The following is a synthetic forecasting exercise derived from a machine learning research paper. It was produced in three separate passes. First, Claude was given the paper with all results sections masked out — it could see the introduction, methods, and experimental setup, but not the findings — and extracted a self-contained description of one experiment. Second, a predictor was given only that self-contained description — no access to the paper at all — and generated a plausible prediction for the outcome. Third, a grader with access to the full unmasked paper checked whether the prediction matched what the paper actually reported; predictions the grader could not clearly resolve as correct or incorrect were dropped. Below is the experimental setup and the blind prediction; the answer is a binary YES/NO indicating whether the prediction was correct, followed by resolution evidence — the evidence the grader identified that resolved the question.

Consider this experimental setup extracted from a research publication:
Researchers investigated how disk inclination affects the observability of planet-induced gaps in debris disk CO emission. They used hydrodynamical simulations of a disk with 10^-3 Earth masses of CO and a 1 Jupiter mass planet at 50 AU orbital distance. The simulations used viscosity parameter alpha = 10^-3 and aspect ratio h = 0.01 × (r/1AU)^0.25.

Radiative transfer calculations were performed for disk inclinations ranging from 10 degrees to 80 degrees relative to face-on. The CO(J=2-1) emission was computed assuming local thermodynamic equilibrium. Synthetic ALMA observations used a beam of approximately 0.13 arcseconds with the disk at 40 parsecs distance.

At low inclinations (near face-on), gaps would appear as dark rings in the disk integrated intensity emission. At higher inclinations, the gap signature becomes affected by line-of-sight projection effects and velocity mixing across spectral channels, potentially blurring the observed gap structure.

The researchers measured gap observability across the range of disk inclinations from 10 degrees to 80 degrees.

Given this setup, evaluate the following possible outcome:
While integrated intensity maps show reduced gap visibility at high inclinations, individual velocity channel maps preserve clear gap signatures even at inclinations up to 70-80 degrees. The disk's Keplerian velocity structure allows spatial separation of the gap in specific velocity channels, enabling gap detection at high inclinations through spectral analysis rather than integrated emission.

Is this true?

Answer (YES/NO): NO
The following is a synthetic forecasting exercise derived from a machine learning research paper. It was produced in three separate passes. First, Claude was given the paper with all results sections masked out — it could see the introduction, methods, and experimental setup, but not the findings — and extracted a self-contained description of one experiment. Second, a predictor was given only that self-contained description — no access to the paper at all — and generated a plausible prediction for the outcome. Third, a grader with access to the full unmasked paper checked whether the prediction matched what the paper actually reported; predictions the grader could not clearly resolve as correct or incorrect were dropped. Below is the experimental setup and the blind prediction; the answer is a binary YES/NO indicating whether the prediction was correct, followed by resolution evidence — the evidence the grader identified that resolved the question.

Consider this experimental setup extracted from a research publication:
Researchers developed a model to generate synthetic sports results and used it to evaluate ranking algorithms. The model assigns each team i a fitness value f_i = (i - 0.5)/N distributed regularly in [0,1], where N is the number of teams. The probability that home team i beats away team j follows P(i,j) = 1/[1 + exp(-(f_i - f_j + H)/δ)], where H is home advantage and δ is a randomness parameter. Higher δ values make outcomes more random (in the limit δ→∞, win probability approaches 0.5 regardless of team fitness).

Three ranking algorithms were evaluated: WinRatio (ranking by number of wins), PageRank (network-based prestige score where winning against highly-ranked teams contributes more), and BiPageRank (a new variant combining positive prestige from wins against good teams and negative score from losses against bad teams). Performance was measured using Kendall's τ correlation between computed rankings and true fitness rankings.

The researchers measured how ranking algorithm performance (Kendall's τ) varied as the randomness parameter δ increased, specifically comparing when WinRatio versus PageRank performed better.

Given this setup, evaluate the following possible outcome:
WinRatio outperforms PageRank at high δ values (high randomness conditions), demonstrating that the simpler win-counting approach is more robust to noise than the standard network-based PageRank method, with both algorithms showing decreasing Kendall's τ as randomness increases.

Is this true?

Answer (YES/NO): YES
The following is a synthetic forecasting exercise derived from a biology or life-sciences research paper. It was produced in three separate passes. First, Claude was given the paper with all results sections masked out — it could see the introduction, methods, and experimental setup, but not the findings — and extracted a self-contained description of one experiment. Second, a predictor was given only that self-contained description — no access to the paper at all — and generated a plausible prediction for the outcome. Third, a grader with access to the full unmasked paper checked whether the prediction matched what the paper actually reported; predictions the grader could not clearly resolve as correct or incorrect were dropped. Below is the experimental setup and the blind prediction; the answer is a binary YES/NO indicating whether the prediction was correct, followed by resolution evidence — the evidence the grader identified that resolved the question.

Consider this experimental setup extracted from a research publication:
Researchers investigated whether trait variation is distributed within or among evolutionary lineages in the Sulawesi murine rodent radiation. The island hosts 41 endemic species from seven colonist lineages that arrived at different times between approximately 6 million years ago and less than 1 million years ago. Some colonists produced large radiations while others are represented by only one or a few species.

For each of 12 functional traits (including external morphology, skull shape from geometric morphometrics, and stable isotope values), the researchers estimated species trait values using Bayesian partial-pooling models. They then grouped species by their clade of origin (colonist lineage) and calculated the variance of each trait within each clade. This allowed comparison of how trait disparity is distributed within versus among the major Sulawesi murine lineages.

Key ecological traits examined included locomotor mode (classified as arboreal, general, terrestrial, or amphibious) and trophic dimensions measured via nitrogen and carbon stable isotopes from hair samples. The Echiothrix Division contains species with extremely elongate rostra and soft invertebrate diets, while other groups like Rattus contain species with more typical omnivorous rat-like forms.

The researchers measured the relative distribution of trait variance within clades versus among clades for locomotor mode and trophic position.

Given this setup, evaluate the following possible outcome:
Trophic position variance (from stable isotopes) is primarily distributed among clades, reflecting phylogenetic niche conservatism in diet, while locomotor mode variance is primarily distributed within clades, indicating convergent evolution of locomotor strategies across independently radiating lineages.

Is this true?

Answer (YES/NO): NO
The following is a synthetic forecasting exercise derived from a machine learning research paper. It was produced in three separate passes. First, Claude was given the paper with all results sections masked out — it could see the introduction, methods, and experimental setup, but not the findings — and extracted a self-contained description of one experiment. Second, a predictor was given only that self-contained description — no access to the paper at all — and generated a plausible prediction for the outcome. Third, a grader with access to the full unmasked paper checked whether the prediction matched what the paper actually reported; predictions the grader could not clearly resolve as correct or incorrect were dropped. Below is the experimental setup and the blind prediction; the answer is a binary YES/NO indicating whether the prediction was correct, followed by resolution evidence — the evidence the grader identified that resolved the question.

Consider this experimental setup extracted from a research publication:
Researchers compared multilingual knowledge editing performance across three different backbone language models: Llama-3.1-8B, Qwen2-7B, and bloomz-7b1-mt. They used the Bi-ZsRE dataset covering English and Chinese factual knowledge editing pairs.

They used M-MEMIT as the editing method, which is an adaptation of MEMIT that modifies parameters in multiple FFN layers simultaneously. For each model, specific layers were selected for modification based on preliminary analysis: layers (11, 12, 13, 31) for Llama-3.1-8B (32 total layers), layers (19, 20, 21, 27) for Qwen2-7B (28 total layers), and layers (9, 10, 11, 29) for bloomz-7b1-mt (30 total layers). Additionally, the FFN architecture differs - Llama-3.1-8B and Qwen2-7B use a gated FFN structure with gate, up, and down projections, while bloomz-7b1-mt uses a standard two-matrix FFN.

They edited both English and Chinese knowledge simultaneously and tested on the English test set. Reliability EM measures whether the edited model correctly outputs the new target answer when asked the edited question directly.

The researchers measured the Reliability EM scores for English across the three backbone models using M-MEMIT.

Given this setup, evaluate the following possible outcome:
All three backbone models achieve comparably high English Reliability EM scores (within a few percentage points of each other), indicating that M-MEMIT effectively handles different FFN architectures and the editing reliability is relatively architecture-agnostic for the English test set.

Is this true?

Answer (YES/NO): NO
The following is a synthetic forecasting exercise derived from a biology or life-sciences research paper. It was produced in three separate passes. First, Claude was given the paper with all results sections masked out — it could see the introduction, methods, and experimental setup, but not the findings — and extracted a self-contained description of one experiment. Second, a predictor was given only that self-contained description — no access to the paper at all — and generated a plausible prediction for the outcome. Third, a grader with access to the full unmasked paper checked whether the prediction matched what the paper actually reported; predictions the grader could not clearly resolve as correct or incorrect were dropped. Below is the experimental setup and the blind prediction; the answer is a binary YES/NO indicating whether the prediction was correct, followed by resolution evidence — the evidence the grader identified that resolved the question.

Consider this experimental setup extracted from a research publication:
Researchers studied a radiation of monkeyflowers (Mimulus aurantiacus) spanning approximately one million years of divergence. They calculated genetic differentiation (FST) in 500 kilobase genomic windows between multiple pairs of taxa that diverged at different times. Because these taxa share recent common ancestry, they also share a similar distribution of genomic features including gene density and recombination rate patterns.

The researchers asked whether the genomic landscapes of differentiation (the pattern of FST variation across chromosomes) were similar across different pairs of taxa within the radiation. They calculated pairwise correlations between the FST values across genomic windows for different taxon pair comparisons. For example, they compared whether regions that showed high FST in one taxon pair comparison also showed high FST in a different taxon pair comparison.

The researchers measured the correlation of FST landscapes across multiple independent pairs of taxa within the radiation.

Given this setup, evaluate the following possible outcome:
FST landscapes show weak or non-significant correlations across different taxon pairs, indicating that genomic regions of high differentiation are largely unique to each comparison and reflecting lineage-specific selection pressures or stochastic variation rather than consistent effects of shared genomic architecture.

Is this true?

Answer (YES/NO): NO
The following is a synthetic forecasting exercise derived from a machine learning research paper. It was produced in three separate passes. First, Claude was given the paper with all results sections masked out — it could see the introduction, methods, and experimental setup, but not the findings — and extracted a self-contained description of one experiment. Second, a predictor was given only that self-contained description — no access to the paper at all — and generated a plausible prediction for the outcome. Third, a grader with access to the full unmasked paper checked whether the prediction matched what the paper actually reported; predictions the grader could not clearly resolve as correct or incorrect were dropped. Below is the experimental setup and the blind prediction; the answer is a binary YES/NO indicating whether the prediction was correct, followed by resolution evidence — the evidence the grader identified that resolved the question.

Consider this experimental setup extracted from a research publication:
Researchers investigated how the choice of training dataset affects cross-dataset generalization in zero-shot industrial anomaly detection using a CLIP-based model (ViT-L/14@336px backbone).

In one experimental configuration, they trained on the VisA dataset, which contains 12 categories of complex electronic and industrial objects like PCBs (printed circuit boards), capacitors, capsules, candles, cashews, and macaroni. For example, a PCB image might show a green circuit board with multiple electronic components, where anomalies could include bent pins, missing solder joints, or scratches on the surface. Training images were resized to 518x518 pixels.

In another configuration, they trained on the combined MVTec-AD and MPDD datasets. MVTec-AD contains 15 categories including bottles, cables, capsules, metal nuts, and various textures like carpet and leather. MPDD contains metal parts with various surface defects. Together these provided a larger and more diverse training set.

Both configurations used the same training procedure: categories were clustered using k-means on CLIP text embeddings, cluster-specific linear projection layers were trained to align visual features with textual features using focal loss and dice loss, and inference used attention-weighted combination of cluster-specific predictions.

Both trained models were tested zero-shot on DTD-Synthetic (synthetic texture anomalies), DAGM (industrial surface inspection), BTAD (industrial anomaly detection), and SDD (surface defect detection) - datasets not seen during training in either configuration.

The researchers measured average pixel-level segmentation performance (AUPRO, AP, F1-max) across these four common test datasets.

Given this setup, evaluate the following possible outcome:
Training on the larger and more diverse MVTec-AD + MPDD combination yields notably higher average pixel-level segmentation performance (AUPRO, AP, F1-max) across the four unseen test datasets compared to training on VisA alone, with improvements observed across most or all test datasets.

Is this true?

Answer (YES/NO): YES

• • •

#### WHAT YOU WILL DO:
Find the string "surface" in the records, then copy each line where it occurs.

#### TASK OUTPUT:
In one experimental configuration, they trained on the VisA dataset, which contains 12 categories of complex electronic and industrial objects like PCBs (printed circuit boards), capacitors, capsules, candles, cashews, and macaroni. For example, a PCB image might show a green circuit board with multiple electronic components, where anomalies could include bent pins, missing solder joints, or scratches on the surface. Training images were resized to 518x518 pixels.
In another configuration, they trained on the combined MVTec-AD and MPDD datasets. MVTec-AD contains 15 categories including bottles, cables, capsules, metal nuts, and various textures like carpet and leather. MPDD contains metal parts with various surface defects. Together these provided a larger and more diverse training set.
Both trained models were tested zero-shot on DTD-Synthetic (synthetic texture anomalies), DAGM (industrial surface inspection), BTAD (industrial anomaly detection), and SDD (surface defect detection) - datasets not seen during training in either configuration.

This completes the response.